Unfortunately, there is very little literature about the cost–benefits of performing CSWD. A 2007 Canadian comparative study evaluated the cost–benefit of sharp debridement in community foot-ulcer care to attain a clean wound bed.37 Wound specialists, including ET (NSWOCC) nurses, using (conservative) sharp wound debridement took 2–5 visits to achieve a clean wound bed, versus 29 visits for community nurses using mechanical forced irrigation. The average cost per ulcer to achieve a clean wound bed was calculated to be $304.00 (CDN) to $445.00 for the wound specialists and $1,820 for community nurses, a difference of $1,375.00–$1,516.00. CSWD can be performed by a single practitioner, and ideally at the time when it is needed, without a wait. Necessary materials include sterile, usually single-use disposable scalpel or iris scissors, tissue forceps, and possibly a curette. Other sterile materials can include gauzes, gloves, sterile solutions, and dressings and containers for swabs for culture and sensitivity if indicated. In some settings or situations, sterile drapes and antiseptic solutions are required.19

Case study

Written informed consent was obtained from the patient for the publication of all case details and images. He is a 67-year-old semi-retired gentleman, who works part time at a large home improvement store. His hobbies are traveling and gardening. He has a history of Type 1 diabetes, hypertension, hypercholesterolemia, and a heart valve replacement. He has had recurrent ulcerations on his right foot which were associated with callus over the bony prominence on his third/fourth metatarsal heads. This area required regular sharp conservative debridement by both his nurses and a chiropodist, along with proper pressure redistribution. He did have appropriate custom orthotics and shoes. He did attempt to wear a removable cast walker but found that it bothered his hip and back. Even with regular sharp conservative debridement and appropriate footwear, his wounds would heal, then with an increased activity he would develop hemorrhagic bullae leading to another ulceration (Figure 1). These required deroofing of the bullae to reveal the underlying ulcer (Figures 2 and 3). Because of the repetition of these occurrences, he consulted with a foot and ankle surgeon who shaved down the two problematic prominent bones in his foot. He is currently ulcer free and carries on with CSWD of the callus on a regular basis (Figure 4).
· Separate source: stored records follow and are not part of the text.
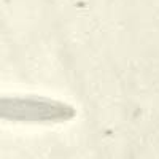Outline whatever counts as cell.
<instances>
[{
	"label": "cell",
	"mask_w": 159,
	"mask_h": 159,
	"mask_svg": "<svg viewBox=\"0 0 159 159\" xmlns=\"http://www.w3.org/2000/svg\"><path fill=\"white\" fill-rule=\"evenodd\" d=\"M75 116L73 107L69 103L38 97H0V118L25 123H61Z\"/></svg>",
	"instance_id": "cell-1"
}]
</instances>
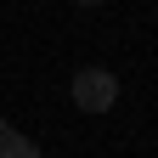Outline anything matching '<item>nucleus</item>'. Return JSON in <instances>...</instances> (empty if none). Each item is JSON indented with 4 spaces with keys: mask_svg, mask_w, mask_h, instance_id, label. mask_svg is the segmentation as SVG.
Returning <instances> with one entry per match:
<instances>
[{
    "mask_svg": "<svg viewBox=\"0 0 158 158\" xmlns=\"http://www.w3.org/2000/svg\"><path fill=\"white\" fill-rule=\"evenodd\" d=\"M118 102V79L107 68H79L73 73V107L79 113H107Z\"/></svg>",
    "mask_w": 158,
    "mask_h": 158,
    "instance_id": "nucleus-1",
    "label": "nucleus"
},
{
    "mask_svg": "<svg viewBox=\"0 0 158 158\" xmlns=\"http://www.w3.org/2000/svg\"><path fill=\"white\" fill-rule=\"evenodd\" d=\"M6 158H45V152H40V147L28 141V135H17V141H11V152H6Z\"/></svg>",
    "mask_w": 158,
    "mask_h": 158,
    "instance_id": "nucleus-2",
    "label": "nucleus"
},
{
    "mask_svg": "<svg viewBox=\"0 0 158 158\" xmlns=\"http://www.w3.org/2000/svg\"><path fill=\"white\" fill-rule=\"evenodd\" d=\"M11 141H17V130L6 124V118H0V158H6V152H11Z\"/></svg>",
    "mask_w": 158,
    "mask_h": 158,
    "instance_id": "nucleus-3",
    "label": "nucleus"
}]
</instances>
He wears his custom orthotics and shoes always as he continues to travel, garden, and work part-time.

Figure 1 Hemorrhagic bullae leading to another ulceration.
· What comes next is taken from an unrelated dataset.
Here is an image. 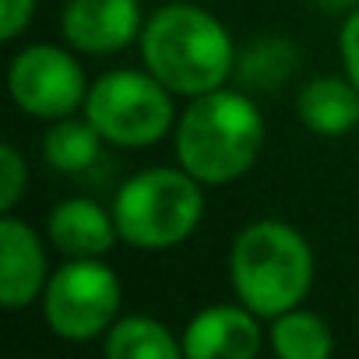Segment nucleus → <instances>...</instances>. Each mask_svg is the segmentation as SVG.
<instances>
[{"instance_id":"1","label":"nucleus","mask_w":359,"mask_h":359,"mask_svg":"<svg viewBox=\"0 0 359 359\" xmlns=\"http://www.w3.org/2000/svg\"><path fill=\"white\" fill-rule=\"evenodd\" d=\"M144 67L172 92L198 99L236 74V46L226 25L198 4H165L141 29Z\"/></svg>"},{"instance_id":"2","label":"nucleus","mask_w":359,"mask_h":359,"mask_svg":"<svg viewBox=\"0 0 359 359\" xmlns=\"http://www.w3.org/2000/svg\"><path fill=\"white\" fill-rule=\"evenodd\" d=\"M264 144V116L243 88L198 95L176 123V158L201 184H233L254 169Z\"/></svg>"},{"instance_id":"3","label":"nucleus","mask_w":359,"mask_h":359,"mask_svg":"<svg viewBox=\"0 0 359 359\" xmlns=\"http://www.w3.org/2000/svg\"><path fill=\"white\" fill-rule=\"evenodd\" d=\"M229 278L236 299L271 320L306 299L313 285V250L289 222L257 219L233 240Z\"/></svg>"},{"instance_id":"4","label":"nucleus","mask_w":359,"mask_h":359,"mask_svg":"<svg viewBox=\"0 0 359 359\" xmlns=\"http://www.w3.org/2000/svg\"><path fill=\"white\" fill-rule=\"evenodd\" d=\"M201 215H205L201 180L191 176L184 165L141 169L116 191L113 201L120 240L137 250H169L191 240V233L201 226Z\"/></svg>"},{"instance_id":"5","label":"nucleus","mask_w":359,"mask_h":359,"mask_svg":"<svg viewBox=\"0 0 359 359\" xmlns=\"http://www.w3.org/2000/svg\"><path fill=\"white\" fill-rule=\"evenodd\" d=\"M85 116L95 130L120 148H148L172 127V92L144 67H120L88 85Z\"/></svg>"},{"instance_id":"6","label":"nucleus","mask_w":359,"mask_h":359,"mask_svg":"<svg viewBox=\"0 0 359 359\" xmlns=\"http://www.w3.org/2000/svg\"><path fill=\"white\" fill-rule=\"evenodd\" d=\"M120 313V278L102 257H67L43 289V317L64 341L102 338Z\"/></svg>"},{"instance_id":"7","label":"nucleus","mask_w":359,"mask_h":359,"mask_svg":"<svg viewBox=\"0 0 359 359\" xmlns=\"http://www.w3.org/2000/svg\"><path fill=\"white\" fill-rule=\"evenodd\" d=\"M8 88L11 99L39 120L74 116V109L88 95L78 57L53 43H32L22 53H15L8 67Z\"/></svg>"},{"instance_id":"8","label":"nucleus","mask_w":359,"mask_h":359,"mask_svg":"<svg viewBox=\"0 0 359 359\" xmlns=\"http://www.w3.org/2000/svg\"><path fill=\"white\" fill-rule=\"evenodd\" d=\"M141 0H67L60 29L71 50L109 57L141 39Z\"/></svg>"},{"instance_id":"9","label":"nucleus","mask_w":359,"mask_h":359,"mask_svg":"<svg viewBox=\"0 0 359 359\" xmlns=\"http://www.w3.org/2000/svg\"><path fill=\"white\" fill-rule=\"evenodd\" d=\"M187 359H250L264 345V331L250 306H208L180 334Z\"/></svg>"},{"instance_id":"10","label":"nucleus","mask_w":359,"mask_h":359,"mask_svg":"<svg viewBox=\"0 0 359 359\" xmlns=\"http://www.w3.org/2000/svg\"><path fill=\"white\" fill-rule=\"evenodd\" d=\"M50 282L46 271V247L36 229L11 212L0 219V299L4 310H22L36 296H43Z\"/></svg>"},{"instance_id":"11","label":"nucleus","mask_w":359,"mask_h":359,"mask_svg":"<svg viewBox=\"0 0 359 359\" xmlns=\"http://www.w3.org/2000/svg\"><path fill=\"white\" fill-rule=\"evenodd\" d=\"M46 236L64 257H106L120 240L113 212L92 198H67L46 219Z\"/></svg>"},{"instance_id":"12","label":"nucleus","mask_w":359,"mask_h":359,"mask_svg":"<svg viewBox=\"0 0 359 359\" xmlns=\"http://www.w3.org/2000/svg\"><path fill=\"white\" fill-rule=\"evenodd\" d=\"M296 113L306 130H313L320 137H341L359 127V88L348 74L345 78H338V74L310 78L299 88Z\"/></svg>"},{"instance_id":"13","label":"nucleus","mask_w":359,"mask_h":359,"mask_svg":"<svg viewBox=\"0 0 359 359\" xmlns=\"http://www.w3.org/2000/svg\"><path fill=\"white\" fill-rule=\"evenodd\" d=\"M299 67V50L285 36H261L236 53V81L243 92H278Z\"/></svg>"},{"instance_id":"14","label":"nucleus","mask_w":359,"mask_h":359,"mask_svg":"<svg viewBox=\"0 0 359 359\" xmlns=\"http://www.w3.org/2000/svg\"><path fill=\"white\" fill-rule=\"evenodd\" d=\"M102 352L109 359H180L184 341L155 317H123L102 334Z\"/></svg>"},{"instance_id":"15","label":"nucleus","mask_w":359,"mask_h":359,"mask_svg":"<svg viewBox=\"0 0 359 359\" xmlns=\"http://www.w3.org/2000/svg\"><path fill=\"white\" fill-rule=\"evenodd\" d=\"M102 141L106 137L95 130V123L88 116L85 120L60 116V120H53V127L43 137V158H46L50 169L78 176V172H85V169H92L99 162Z\"/></svg>"},{"instance_id":"16","label":"nucleus","mask_w":359,"mask_h":359,"mask_svg":"<svg viewBox=\"0 0 359 359\" xmlns=\"http://www.w3.org/2000/svg\"><path fill=\"white\" fill-rule=\"evenodd\" d=\"M268 341H271V352L282 359H327L334 348V334L327 320L299 306L271 317Z\"/></svg>"},{"instance_id":"17","label":"nucleus","mask_w":359,"mask_h":359,"mask_svg":"<svg viewBox=\"0 0 359 359\" xmlns=\"http://www.w3.org/2000/svg\"><path fill=\"white\" fill-rule=\"evenodd\" d=\"M25 184H29V169L22 162V151L15 144H4L0 148V208L15 212V205L25 194Z\"/></svg>"},{"instance_id":"18","label":"nucleus","mask_w":359,"mask_h":359,"mask_svg":"<svg viewBox=\"0 0 359 359\" xmlns=\"http://www.w3.org/2000/svg\"><path fill=\"white\" fill-rule=\"evenodd\" d=\"M338 50H341V64H345V74L355 81L359 88V8L341 22V32H338Z\"/></svg>"},{"instance_id":"19","label":"nucleus","mask_w":359,"mask_h":359,"mask_svg":"<svg viewBox=\"0 0 359 359\" xmlns=\"http://www.w3.org/2000/svg\"><path fill=\"white\" fill-rule=\"evenodd\" d=\"M36 15V0H4V15H0V39H18Z\"/></svg>"},{"instance_id":"20","label":"nucleus","mask_w":359,"mask_h":359,"mask_svg":"<svg viewBox=\"0 0 359 359\" xmlns=\"http://www.w3.org/2000/svg\"><path fill=\"white\" fill-rule=\"evenodd\" d=\"M355 0H320V8L324 11H345V8H352Z\"/></svg>"}]
</instances>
Figure 2 Deroofing of the bullae to reveal the underlying ulcer.

Figure 3 Deroofing of the bullae to reveal the underlying ulcer.

Figure 4 Ongoing maintenance debridement.
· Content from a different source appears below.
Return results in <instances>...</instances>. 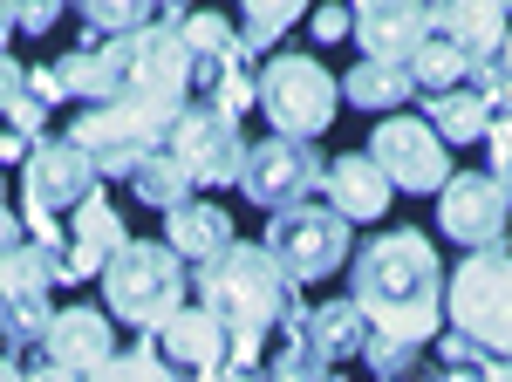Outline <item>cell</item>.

Debridement unequivocally is the tenet of wound bed preparation.1 Sharp debridement can only be performed by HCPs within their scope of practice, who are competent in dealing with complications such as post-debridement hemorrhage,26 and in settings with appropriate equipment like hyfrecators and local or general anesthesia. In contrast, CSWD can be performed in a wide variety of settings including the patients’ home or community clinic settings. There is an increasing need, given the body of knowledge illustrating the efficacy and efficiency of this method, for an increased number of clinicians to perform CSWD, if they possess the proper knowledge, skills, and judgment in performing the CSWD, controlling the pain and engaging the patient. Agencies and governing bodies must support clinicians with proper policies based on regulations and law and ensure that a mechanism for efficient mentoring exists to sustain individual and institutional competencies.


The authors report no conflicts of interest in this work.